§ **Written instruction**
Please set down, word for word, the part of the transport layer passage that opens with "Some packet fields" and closes with "are not critical.".
══ Reading passage ══
Some packet fields may be read outside of the respective locks guarding
them, specifically priority and state for tracing. In those cases, proper
access is ensured by employing ``WRITE_ONCE()`` and ``READ_ONCE()``. Such
read-only access is only allowed when stale values are not critical.

With respect to the interface for higher layers, packet submission
(|ssh_ptl_submit|), packet cancellation (|ssh_ptl_cancel|), data receival
(|ssh_ptl_rx_rcvbuf|), and layer shutdown (|ssh_ptl_shutdown|) may always be
executed concurrently with respect to each other. Note that packet
submission may not run concurrently with itself for the same packet.
Equally, shutdown and data receival may also not run concurrently with
themselves (but may run concurrently with each other).


Request Transport Layer
=======================

The request transport layer is represented via |ssh_rtl| and builds on top
of the packet transport layer. It deals with requests, i.e. SSH packets sent
by the host containing a |ssh_command| as frame payload. This layer
separates responses to requests from events, which are also sent by the EC
via a |ssh_command| payload. While responses are handled in this layer,
events are relayed to the next upper layer, i.e. the controller layer, via
the corresponding callback. The request transport layer is structured around
the following key concepts:

Request
-------

Requests are packets with a command-type payload, sent from host to EC to
query data from or trigger an action on it (or both simultaneously). They
are represented by |ssh_request|, wrapping the underlying |ssh_packet|
storing its message data (i.e. SSH frame with command payload). Note that
all top-level representations, e.g. |ssam_request_sync| are built upon this
struct.
═══
══ Supplied entries ══
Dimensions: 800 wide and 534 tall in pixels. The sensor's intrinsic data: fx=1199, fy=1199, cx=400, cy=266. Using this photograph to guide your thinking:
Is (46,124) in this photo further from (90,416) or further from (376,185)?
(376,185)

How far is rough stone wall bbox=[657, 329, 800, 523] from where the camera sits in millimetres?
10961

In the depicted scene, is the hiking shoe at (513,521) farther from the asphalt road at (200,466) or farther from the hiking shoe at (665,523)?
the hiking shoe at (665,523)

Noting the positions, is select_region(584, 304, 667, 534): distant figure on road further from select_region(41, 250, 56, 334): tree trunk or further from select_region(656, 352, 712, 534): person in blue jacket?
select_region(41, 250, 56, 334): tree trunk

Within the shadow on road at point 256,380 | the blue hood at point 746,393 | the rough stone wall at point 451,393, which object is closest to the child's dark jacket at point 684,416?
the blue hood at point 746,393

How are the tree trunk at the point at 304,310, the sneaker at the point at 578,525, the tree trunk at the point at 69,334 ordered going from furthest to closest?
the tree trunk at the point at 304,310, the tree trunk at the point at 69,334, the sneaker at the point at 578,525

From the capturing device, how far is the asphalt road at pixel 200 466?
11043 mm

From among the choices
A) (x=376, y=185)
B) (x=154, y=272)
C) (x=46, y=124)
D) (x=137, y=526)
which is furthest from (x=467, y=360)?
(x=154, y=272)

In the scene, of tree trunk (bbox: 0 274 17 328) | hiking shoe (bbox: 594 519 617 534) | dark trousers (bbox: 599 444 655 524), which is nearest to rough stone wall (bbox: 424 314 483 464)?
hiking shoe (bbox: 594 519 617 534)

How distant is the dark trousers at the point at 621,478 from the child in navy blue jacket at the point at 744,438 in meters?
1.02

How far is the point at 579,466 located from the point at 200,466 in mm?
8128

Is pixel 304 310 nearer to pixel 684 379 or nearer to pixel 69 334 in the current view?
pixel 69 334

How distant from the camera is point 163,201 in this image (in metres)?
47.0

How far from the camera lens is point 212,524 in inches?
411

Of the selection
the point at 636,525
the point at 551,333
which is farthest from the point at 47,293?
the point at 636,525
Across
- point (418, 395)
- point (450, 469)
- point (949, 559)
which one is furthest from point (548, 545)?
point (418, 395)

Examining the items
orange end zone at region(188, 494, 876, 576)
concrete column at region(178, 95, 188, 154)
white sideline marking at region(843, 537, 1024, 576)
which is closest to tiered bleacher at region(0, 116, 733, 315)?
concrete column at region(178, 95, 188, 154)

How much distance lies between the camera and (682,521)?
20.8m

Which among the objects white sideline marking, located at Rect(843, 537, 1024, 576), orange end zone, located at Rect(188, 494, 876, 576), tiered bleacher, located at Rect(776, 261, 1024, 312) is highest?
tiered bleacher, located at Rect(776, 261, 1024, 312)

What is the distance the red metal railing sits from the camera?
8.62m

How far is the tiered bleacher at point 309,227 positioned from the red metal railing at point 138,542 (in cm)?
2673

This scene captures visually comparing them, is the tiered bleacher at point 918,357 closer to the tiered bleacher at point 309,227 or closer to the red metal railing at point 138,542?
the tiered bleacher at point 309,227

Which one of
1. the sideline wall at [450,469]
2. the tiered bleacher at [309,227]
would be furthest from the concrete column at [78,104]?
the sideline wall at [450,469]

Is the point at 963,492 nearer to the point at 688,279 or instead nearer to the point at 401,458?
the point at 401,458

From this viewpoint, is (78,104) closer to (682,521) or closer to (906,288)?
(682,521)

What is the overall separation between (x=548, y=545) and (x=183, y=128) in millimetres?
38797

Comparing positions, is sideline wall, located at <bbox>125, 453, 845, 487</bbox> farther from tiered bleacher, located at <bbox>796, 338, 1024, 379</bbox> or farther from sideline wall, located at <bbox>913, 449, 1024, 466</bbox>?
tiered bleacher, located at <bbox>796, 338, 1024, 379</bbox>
═══
§ **Full solution**
Some packet fields may be read outside of the respective locks guarding
them, specifically priority and state for tracing. In those cases, proper
access is ensured by employing ``WRITE_ONCE()`` and ``READ_ONCE()``. Such
read-only access is only allowed when stale values are not critical.